Medieval villages, prehistoric caves, historic castles and food to die for. What more motivation do you need to visit this beautiful region in France. We certainly did not. On top of visiting various sites, we must have eaten our way through here on duck, foie gras and even truffles whilst enjoying generous quantities of the local Sauternes wine – Montbazillac.

Chateau de Beynac

Visiting castles with the boys was the big hit of this trip. After Chateau de Castelnaud, we went to Castelnaud’s arch enemy, Chateau de Beynac. With the Dordogne river below, we climbed to the top of this enormous castle to be rewarded with sweeping views of the Dordogne region. No wonder everyone wants a castle. With views like this, who wouldn’t!! And the favourite with the boys, some trebuchets to teach anyone lesson if they do come too close.


Pont Valentre – Cahors
This is one of the prettiest bridges that we came across in our trips around France. Spanning over the river Lot in Cahors, it has an interesting story to it. On one of the towers facing east, you can see a sculpture of a little devil holding onto one of the stones. As the story goes, after 70 years of delays in finishing this bridge, the architect agreed to sell his soul to the devil if the devil would help him to complete it. Just as it was nearing completion, the architect tried to wiggle out of the deal by giving the devil a sieve to carry water for the final batch of mortar. Of course that was impossible and so technically, the bridge was never “completed”. The devil then got his revenge by ensuring the bridge was never finished by climbing up to the tower every night to remove the last stone that was placed there everyday.


The Gouffre de Padirac
This is one of the great geological sites in France. To descend into the caves, you can opt for the lifts or the stairs. At 103 metres deep, we easily decided to go with the lifts! From there, you hop onto a gondola and travel along a subterranean river into the caves where at the end, you hop off and take a walking tour through some magnificent underground formations. The shapes and forms together with the lighting were almost ghoulish in some cases but equally awe inspiring nevertheless. I can just imagine the first people down here exploring the caves for the first time. It must have been such an adventure and experience.

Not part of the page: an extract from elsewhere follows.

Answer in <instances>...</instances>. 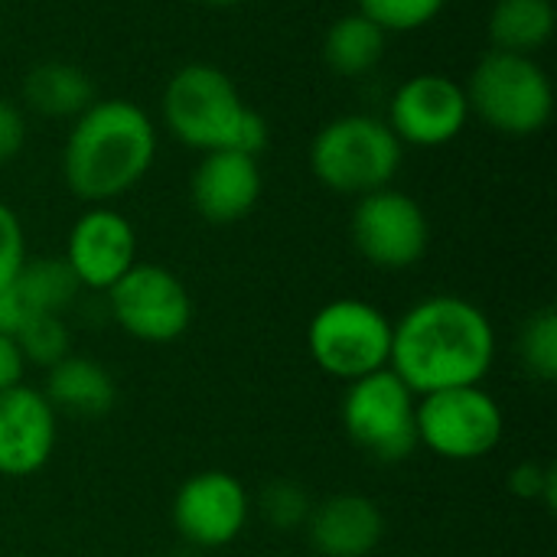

Set against a cliff side, Rocamadour is popular as a pilgrimage destination for over 1,000 years. True to the spirit of trying every cuisine in France, we also ordered Rocamadour’s famous goats cheese for lunch. Unfortunately, it was a bridge too far in terms of taste. I couldn’t bring myself to like it. The nose was just too hard to ignore with pictures of a sweaty mountain goat constantly appearing in my mind and in the end, it was the only dish which I could not finish. (Maybe if I tried it cooked a different way next time . . )


La Roque-Gageac
Just 8km from Sarlat (where we went food shopping in the morning) and on the north bank of the river Dordogne, lies the beautiful village of La Roque Gageac. With their creamy stone houses and tiled roofs facing the river, it is a dreamy place where you can enjoy the river all day long in summer. It was a very hot day when we were there. The temperature was in the 40’s (degrees celcius) and we were so tempted to just jump in even though we did not have a change of clothes for that day.